### Problem statement
Rewrite the lines below as a JSON list of strings, one string per line, leaving out blank lines and the pictures.
══════════════════════════════
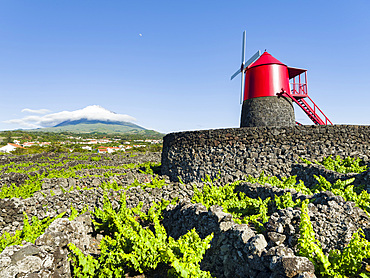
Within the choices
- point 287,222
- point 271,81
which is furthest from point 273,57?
point 287,222

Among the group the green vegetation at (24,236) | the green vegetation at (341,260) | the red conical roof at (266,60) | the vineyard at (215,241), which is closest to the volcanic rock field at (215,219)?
the vineyard at (215,241)

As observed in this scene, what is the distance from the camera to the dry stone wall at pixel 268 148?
531 inches

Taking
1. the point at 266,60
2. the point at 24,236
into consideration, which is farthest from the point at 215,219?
the point at 266,60

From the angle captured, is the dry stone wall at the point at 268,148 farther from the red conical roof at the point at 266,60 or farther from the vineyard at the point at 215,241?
the red conical roof at the point at 266,60

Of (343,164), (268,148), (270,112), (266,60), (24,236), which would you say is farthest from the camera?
(266,60)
══════════════════════════════
### Result of this exercise
[
  "Within the choices",
  "- point 287,222",
  "- point 271,81",
  "which is furthest from point 273,57?",
  "point 287,222",
  "Among the group the green vegetation at (24,236) | the green vegetation at (341,260) | the red conical roof at (266,60) | the vineyard at (215,241), which is closest to the volcanic rock field at (215,219)?",
  "the vineyard at (215,241)",
  "As observed in this scene, what is the distance from the camera to the dry stone wall at pixel 268 148?",
  "531 inches",
  "Taking",
  "1. the point at 266,60",
  "2. the point at 24,236",
  "into consideration, which is farthest from the point at 215,219?",
  "the point at 266,60",
  "From the angle captured, is the dry stone wall at the point at 268,148 farther from the red conical roof at the point at 266,60 or farther from the vineyard at the point at 215,241?",
  "the red conical roof at the point at 266,60",
  "Of (343,164), (268,148), (270,112), (266,60), (24,236), which would you say is farthest from the camera?",
  "(266,60)"
]